* [DATASET EXTRACT]:
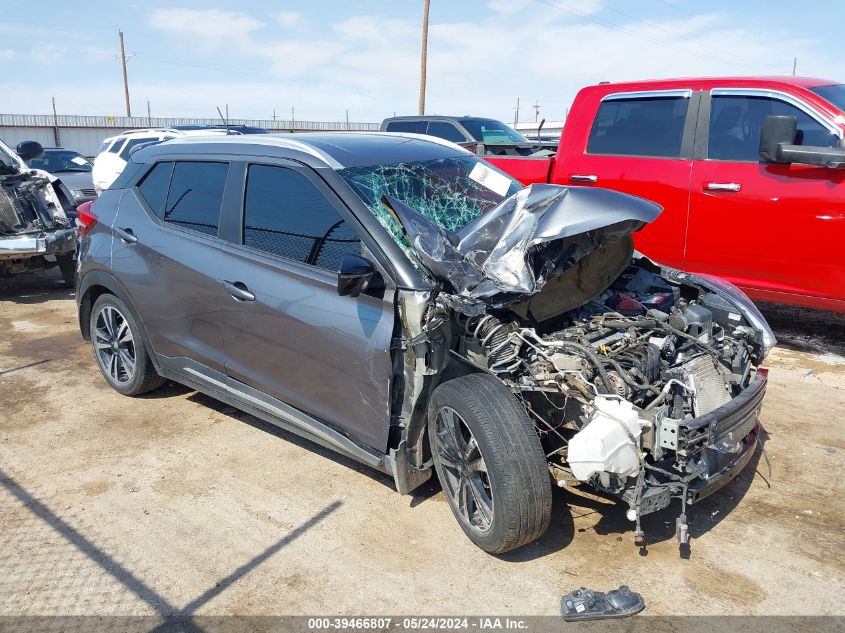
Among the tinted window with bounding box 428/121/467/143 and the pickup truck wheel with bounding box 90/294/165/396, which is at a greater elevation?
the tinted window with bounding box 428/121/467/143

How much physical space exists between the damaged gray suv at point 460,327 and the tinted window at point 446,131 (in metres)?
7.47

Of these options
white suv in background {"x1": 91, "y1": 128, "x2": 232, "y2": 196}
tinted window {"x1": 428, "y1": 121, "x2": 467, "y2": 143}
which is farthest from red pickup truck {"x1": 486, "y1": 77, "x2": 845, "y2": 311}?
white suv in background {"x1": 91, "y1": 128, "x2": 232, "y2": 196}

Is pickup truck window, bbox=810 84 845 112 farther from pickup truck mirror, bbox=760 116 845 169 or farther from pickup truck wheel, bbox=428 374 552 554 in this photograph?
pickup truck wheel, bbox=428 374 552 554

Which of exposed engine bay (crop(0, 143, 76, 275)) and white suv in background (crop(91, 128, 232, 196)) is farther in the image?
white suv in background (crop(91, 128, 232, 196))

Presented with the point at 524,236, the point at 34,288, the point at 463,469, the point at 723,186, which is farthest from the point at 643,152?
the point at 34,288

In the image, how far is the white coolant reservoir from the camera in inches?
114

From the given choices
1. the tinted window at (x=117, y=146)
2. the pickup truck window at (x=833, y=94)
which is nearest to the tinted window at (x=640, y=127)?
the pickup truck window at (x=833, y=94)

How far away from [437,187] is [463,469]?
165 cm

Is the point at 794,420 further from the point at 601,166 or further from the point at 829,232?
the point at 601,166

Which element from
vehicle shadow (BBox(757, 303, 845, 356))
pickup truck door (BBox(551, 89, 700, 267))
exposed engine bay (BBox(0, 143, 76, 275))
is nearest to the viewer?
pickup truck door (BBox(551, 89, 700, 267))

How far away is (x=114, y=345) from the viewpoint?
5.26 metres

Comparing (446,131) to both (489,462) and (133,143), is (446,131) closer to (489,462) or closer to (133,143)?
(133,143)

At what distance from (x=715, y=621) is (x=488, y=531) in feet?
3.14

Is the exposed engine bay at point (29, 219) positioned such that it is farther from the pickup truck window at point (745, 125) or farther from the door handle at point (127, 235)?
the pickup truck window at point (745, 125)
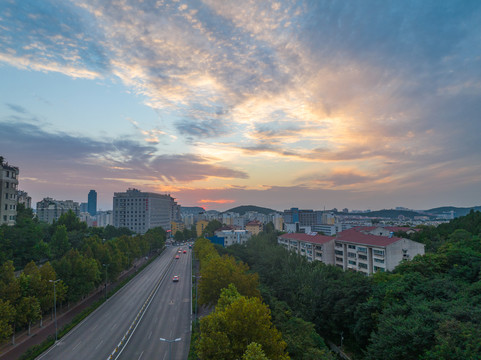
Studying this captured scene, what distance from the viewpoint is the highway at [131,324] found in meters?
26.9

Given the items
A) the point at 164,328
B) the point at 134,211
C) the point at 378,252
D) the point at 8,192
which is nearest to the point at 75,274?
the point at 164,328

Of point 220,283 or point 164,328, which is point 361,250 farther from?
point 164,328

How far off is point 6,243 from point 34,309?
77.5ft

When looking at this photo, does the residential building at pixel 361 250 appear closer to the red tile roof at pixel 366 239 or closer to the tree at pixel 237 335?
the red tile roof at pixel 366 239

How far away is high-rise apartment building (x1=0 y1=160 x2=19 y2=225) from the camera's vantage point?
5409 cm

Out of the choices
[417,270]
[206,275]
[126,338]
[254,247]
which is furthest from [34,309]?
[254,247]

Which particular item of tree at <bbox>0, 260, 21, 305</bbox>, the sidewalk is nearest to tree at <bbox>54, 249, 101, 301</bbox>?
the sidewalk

* [TASK DIRECTIONS]:
Reproduce all of the lines above verbatim, leaving out the pictures.

* [RESULT FOR THIS EXERCISE]:
Among the tinted window with bounding box 428/121/467/143 and the pickup truck wheel with bounding box 90/294/165/396, which is at a greater elevation?
the tinted window with bounding box 428/121/467/143

How much physical space exists between the damaged gray suv at point 460,327 and the tinted window at point 446,131 (in metres)?
7.47

Of these options
white suv in background {"x1": 91, "y1": 128, "x2": 232, "y2": 196}
tinted window {"x1": 428, "y1": 121, "x2": 467, "y2": 143}
which is farthest from red pickup truck {"x1": 486, "y1": 77, "x2": 845, "y2": 311}?
white suv in background {"x1": 91, "y1": 128, "x2": 232, "y2": 196}

Is pickup truck window, bbox=810 84 845 112 farther from pickup truck mirror, bbox=760 116 845 169 or farther from pickup truck wheel, bbox=428 374 552 554 in this photograph?
pickup truck wheel, bbox=428 374 552 554

Which of exposed engine bay (crop(0, 143, 76, 275)) and white suv in background (crop(91, 128, 232, 196)) is farther in the image?
white suv in background (crop(91, 128, 232, 196))

Presented with the point at 524,236, the point at 34,288, the point at 463,469, the point at 723,186, which is farthest from the point at 643,152?
the point at 34,288

In the image, how far is the white coolant reservoir from the camera in inches?
114

From the given choices
1. the tinted window at (x=117, y=146)
2. the pickup truck window at (x=833, y=94)
which is nearest to the tinted window at (x=640, y=127)?
the pickup truck window at (x=833, y=94)

How far away from [437,187] is [463,469]?
165 cm

Is the point at 794,420 further from the point at 601,166 or further from the point at 829,232?
the point at 601,166

Which element from
vehicle shadow (BBox(757, 303, 845, 356))
pickup truck door (BBox(551, 89, 700, 267))
exposed engine bay (BBox(0, 143, 76, 275))
is nearest to the viewer?
pickup truck door (BBox(551, 89, 700, 267))

How far away is (x=114, y=345) from the viewpoint?
5.26 metres

Comparing (446,131) to both (489,462) and (133,143), is (446,131) closer to (489,462) or closer to (133,143)?
(133,143)

At what distance from (x=715, y=621) is (x=488, y=531) in feet?
3.14

Is the exposed engine bay at point (29, 219) positioned such that it is farther from the pickup truck window at point (745, 125) or farther from the door handle at point (127, 235)?
the pickup truck window at point (745, 125)
Studying this captured scene, what distance from the viewpoint is the highway at [131,324] found in meters?
26.9

Given the items
A) the point at 164,328
B) the point at 134,211
C) the point at 378,252
D) the point at 8,192
which is nearest to the point at 75,274?
the point at 164,328

Of point 220,283 or point 164,328, which is point 361,250 farther from?
point 164,328

How far off is point 6,243 from point 34,309?
77.5ft

When looking at this photo, does the residential building at pixel 361 250 appear closer to the red tile roof at pixel 366 239 or closer to the tree at pixel 237 335?
the red tile roof at pixel 366 239

How far away is high-rise apartment building (x1=0 y1=160 x2=19 y2=225) from the camera's vantage point?
5409 cm

Out of the choices
[417,270]
[206,275]
[126,338]
[254,247]
which is furthest from [34,309]?
[254,247]

Which particular item of tree at <bbox>0, 260, 21, 305</bbox>, the sidewalk is nearest to tree at <bbox>54, 249, 101, 301</bbox>?
the sidewalk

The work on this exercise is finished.